Oh man. Shadow lowered the boom on this with #TruthFacts.
You da real MVP :)
I think Digital would do better on console if :
1 - ISPs weren't so frequently horrible in the US (price, availability, caps, etc)
2 - There was some kind of legitimate pricing advantage for digital vs retail a la PC/Steam/GoG/etc
3 - There was a way to equalize the trade-in value that retail offers (admittedly this is impractical to the point of being utterly ludicrous)

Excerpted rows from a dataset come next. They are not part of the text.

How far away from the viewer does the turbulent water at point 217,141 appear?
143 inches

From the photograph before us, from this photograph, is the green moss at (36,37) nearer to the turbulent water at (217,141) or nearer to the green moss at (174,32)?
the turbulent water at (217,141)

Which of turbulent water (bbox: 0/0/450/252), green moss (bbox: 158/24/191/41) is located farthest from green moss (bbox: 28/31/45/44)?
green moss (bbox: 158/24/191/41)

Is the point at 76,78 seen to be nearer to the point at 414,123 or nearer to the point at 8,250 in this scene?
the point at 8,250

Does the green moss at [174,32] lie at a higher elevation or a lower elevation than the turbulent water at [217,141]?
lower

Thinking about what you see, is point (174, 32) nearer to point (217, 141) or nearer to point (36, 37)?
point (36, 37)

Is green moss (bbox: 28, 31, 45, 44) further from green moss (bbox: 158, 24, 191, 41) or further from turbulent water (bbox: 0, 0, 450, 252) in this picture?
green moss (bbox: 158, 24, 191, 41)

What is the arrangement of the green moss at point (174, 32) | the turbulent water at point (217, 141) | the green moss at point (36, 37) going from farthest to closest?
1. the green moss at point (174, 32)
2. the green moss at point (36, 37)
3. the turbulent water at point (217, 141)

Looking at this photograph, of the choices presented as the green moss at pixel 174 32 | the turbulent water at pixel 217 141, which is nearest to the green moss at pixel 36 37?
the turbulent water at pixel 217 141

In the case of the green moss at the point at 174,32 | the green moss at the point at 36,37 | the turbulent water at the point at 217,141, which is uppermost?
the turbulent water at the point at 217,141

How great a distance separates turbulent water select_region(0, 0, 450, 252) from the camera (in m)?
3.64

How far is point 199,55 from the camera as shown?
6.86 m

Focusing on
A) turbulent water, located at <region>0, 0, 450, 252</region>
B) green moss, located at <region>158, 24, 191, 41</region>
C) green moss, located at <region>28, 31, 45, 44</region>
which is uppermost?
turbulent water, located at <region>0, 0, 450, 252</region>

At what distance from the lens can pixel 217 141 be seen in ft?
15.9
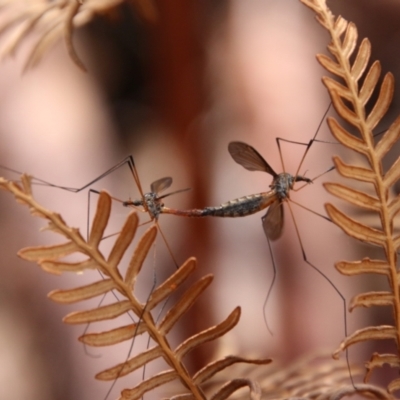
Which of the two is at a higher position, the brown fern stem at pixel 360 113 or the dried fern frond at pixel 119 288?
the brown fern stem at pixel 360 113

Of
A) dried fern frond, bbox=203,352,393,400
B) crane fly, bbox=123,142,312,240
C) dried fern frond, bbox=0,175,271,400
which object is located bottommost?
dried fern frond, bbox=203,352,393,400

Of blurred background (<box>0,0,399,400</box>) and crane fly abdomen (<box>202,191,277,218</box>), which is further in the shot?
blurred background (<box>0,0,399,400</box>)

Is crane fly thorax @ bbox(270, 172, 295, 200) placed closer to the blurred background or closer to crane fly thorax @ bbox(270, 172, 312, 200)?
crane fly thorax @ bbox(270, 172, 312, 200)

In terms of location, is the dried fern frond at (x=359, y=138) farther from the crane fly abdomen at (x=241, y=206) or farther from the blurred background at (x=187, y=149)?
the blurred background at (x=187, y=149)

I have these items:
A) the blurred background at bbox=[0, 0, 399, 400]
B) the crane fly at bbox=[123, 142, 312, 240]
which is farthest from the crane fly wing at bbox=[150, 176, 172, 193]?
the blurred background at bbox=[0, 0, 399, 400]

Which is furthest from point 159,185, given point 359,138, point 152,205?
point 359,138

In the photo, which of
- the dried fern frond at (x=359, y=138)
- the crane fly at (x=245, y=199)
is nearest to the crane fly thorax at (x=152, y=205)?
the crane fly at (x=245, y=199)
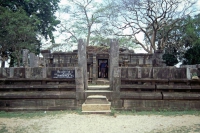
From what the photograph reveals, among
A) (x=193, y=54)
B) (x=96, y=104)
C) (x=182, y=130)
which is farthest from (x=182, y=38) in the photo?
(x=182, y=130)

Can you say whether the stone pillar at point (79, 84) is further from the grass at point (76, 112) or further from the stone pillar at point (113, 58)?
the stone pillar at point (113, 58)

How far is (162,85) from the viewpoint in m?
8.48

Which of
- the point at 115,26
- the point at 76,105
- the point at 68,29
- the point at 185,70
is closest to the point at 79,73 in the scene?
the point at 76,105

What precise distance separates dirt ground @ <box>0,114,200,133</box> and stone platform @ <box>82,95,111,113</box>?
345 mm

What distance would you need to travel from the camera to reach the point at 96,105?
7609 millimetres

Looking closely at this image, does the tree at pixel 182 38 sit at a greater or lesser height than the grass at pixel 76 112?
greater

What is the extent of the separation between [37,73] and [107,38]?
1677cm

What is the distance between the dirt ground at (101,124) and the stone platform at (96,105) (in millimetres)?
345

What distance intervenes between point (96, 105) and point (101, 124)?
1496mm

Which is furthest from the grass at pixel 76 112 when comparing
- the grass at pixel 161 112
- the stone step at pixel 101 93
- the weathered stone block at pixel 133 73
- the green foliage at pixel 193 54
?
the green foliage at pixel 193 54

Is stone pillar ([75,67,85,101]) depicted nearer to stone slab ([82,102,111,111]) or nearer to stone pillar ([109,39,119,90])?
stone slab ([82,102,111,111])

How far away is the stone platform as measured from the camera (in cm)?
757

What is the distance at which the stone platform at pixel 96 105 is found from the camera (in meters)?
7.57

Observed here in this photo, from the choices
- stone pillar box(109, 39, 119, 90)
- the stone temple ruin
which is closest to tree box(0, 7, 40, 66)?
the stone temple ruin
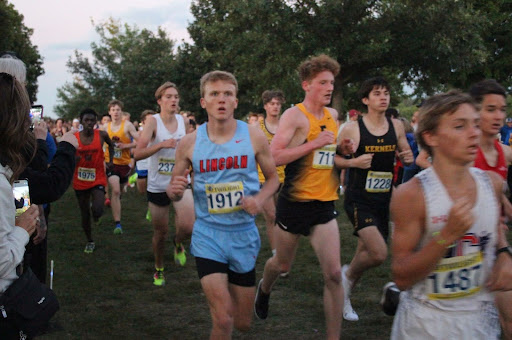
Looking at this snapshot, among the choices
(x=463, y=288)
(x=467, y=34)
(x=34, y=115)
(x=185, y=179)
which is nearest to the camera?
(x=463, y=288)

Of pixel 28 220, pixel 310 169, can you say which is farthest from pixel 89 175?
pixel 28 220

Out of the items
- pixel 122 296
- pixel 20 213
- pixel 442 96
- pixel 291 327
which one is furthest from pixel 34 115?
pixel 122 296

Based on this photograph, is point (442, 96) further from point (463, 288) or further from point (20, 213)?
point (20, 213)

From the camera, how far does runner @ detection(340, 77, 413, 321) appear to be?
17.8ft

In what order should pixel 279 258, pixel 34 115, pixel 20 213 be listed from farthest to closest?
1. pixel 279 258
2. pixel 34 115
3. pixel 20 213

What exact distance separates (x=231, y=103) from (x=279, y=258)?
163 cm

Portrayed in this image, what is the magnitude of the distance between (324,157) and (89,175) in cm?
483

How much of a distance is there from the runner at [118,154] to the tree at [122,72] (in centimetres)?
2983

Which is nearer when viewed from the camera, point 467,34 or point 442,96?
point 442,96

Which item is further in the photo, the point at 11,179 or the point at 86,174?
the point at 86,174

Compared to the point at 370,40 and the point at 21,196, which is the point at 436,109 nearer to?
the point at 21,196

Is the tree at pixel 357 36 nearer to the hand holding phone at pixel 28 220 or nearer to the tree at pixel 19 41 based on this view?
the tree at pixel 19 41

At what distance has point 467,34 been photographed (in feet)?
78.6

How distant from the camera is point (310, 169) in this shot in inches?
204
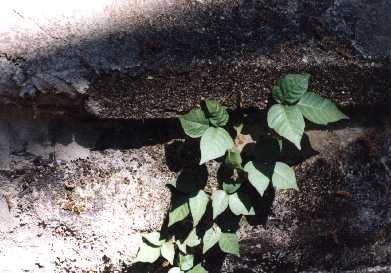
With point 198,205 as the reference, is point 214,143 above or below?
above

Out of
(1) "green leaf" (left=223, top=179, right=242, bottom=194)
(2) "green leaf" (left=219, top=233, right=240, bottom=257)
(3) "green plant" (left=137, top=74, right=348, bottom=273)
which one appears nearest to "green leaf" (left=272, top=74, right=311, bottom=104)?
(3) "green plant" (left=137, top=74, right=348, bottom=273)

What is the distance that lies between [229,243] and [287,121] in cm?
31

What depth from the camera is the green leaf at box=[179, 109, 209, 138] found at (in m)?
Result: 1.02

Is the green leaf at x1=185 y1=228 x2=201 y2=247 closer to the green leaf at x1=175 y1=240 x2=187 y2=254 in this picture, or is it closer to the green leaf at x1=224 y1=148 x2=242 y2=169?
the green leaf at x1=175 y1=240 x2=187 y2=254

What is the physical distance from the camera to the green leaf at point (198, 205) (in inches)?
42.3

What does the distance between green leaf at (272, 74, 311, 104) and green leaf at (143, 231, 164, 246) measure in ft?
1.39

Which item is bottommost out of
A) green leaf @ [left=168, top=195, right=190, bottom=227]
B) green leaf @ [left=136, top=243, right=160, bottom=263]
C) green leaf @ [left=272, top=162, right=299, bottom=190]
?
green leaf @ [left=136, top=243, right=160, bottom=263]

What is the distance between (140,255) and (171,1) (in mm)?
571

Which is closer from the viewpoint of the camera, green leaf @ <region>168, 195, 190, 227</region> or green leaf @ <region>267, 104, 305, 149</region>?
green leaf @ <region>267, 104, 305, 149</region>

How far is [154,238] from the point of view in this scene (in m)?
1.13

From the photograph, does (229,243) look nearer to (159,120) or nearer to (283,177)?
(283,177)

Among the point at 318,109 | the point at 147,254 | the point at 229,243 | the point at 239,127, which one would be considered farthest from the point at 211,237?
the point at 318,109

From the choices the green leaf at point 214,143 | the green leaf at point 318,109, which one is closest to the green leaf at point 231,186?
the green leaf at point 214,143

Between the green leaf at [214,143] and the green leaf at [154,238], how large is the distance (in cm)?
25
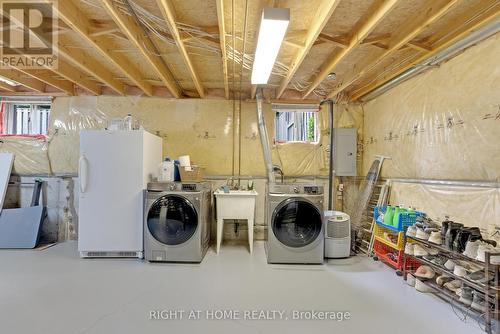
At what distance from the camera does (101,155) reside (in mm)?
3465

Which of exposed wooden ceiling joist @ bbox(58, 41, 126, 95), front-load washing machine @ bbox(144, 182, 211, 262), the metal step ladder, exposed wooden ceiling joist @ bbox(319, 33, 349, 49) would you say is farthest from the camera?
the metal step ladder

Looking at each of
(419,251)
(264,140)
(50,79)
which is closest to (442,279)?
(419,251)

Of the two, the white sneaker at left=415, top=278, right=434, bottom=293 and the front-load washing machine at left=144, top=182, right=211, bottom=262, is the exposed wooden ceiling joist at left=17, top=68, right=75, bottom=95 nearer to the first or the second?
the front-load washing machine at left=144, top=182, right=211, bottom=262

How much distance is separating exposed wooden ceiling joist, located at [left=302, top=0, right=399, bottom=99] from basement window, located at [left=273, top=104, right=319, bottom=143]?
107 centimetres

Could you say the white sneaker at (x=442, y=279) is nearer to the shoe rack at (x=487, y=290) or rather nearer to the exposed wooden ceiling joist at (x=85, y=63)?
the shoe rack at (x=487, y=290)

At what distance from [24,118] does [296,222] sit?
15.7 ft

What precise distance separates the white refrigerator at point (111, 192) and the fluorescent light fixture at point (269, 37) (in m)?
1.74

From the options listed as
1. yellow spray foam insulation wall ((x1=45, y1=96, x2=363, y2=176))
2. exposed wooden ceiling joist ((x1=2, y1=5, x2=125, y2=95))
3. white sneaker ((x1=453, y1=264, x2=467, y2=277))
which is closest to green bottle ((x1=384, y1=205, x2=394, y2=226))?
white sneaker ((x1=453, y1=264, x2=467, y2=277))

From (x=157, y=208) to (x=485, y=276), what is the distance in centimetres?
323

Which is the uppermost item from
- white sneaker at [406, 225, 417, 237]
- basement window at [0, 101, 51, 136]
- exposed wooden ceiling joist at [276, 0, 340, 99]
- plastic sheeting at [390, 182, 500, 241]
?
exposed wooden ceiling joist at [276, 0, 340, 99]

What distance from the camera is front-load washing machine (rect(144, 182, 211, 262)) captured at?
3354 mm

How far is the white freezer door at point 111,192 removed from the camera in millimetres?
3459

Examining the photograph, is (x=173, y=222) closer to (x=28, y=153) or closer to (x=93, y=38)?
(x=93, y=38)

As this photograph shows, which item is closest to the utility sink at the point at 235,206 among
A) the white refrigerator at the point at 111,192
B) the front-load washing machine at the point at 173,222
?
the front-load washing machine at the point at 173,222
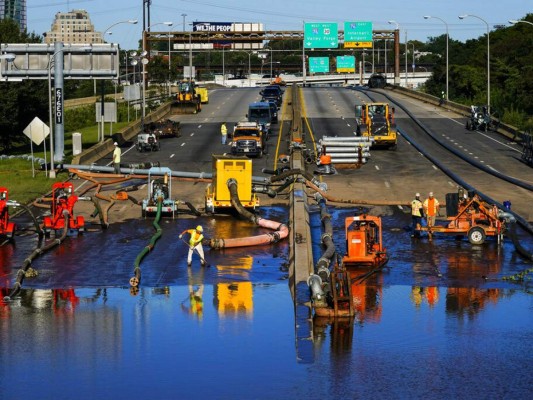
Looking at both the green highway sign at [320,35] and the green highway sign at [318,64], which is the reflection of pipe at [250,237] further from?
the green highway sign at [318,64]

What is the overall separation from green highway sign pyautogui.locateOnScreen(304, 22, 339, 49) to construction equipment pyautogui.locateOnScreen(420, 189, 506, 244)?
372 feet

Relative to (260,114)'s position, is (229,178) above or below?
below

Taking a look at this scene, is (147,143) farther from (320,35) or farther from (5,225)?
(320,35)

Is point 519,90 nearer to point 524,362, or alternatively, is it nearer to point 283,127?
point 283,127

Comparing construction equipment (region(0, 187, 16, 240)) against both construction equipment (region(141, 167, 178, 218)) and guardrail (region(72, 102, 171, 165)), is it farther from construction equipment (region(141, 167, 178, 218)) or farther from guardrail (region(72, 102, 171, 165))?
guardrail (region(72, 102, 171, 165))

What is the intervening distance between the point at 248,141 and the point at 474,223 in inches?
1153

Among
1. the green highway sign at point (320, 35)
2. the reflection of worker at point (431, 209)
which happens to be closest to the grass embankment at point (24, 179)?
the reflection of worker at point (431, 209)

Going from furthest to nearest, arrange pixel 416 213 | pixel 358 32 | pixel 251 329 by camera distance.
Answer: pixel 358 32, pixel 416 213, pixel 251 329

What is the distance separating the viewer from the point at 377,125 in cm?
7331

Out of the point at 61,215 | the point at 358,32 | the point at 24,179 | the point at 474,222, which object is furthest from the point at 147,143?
the point at 358,32

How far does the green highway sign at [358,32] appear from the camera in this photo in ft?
492

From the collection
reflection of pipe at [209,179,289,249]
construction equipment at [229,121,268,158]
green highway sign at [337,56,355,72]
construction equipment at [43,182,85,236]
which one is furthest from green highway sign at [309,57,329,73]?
construction equipment at [43,182,85,236]

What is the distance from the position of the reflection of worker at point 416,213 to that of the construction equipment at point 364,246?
175 inches

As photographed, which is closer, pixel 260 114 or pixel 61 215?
pixel 61 215
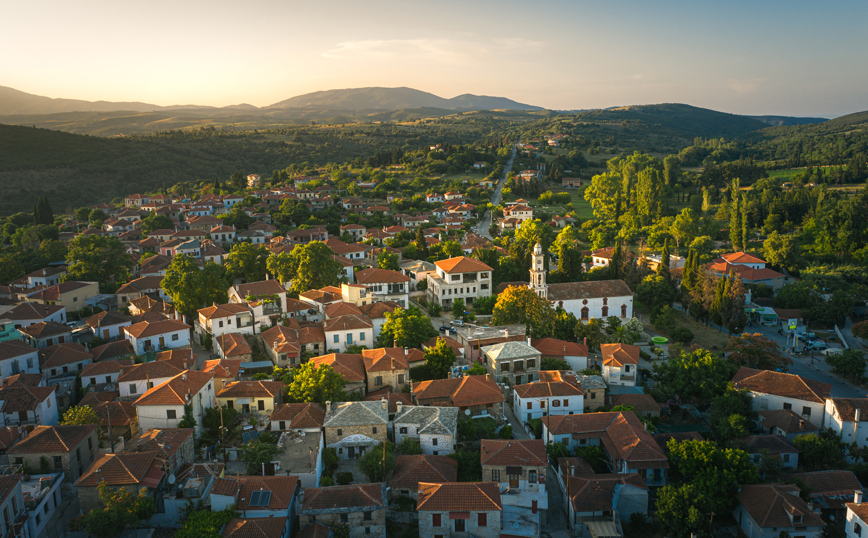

Look at how digital grew with music and movies. How did that happen? First off, you're talking literal impulse buy territory in terms of expense in many cases. Additionally, with music and movies there is little residual value for trade-in/resell after purchase. And finally, with services like Netflix, Hulu, Spotify, etc, the perceived value in purchasing these things is lower than ever. This doesn't even touch on the convenience factor where even a mediocre internet connection can download songs rapidly, or stream netflix competently. Contrast that with AAA gaming, where 20-30GB games are already common, massive day zero patches are frequent, and we're easily headed to 50GB+ gaming as a AAA standard as cross-gen falls away. Preload or not, anything short of god-tier connections make purchasing a $60 game anything but an impulse decision.
Guy with 1.5mbit ATT Uverse (rebranded DSL) living in an area without a great alternative :
"Yeah, I will download the new gunbanger 14! *click*. Oh look, only 89 hours remaining. Whee."
DD AND the average internet infrastructure in the US needs to evolve to reach broad appeal in the US. It's ignorant to look at it in the same realm as music and movies when the pricing, associated pros/cons, and technical issues are so vastly unique with the evolving gaming scene by comparison.
The US is 19th in the world in internet speed, and in fact, I know many fairly well-off towns and suburbs in the DFW area that have average speeds worse than Ghana (2.1mbit), simply due to unavailability of quality services.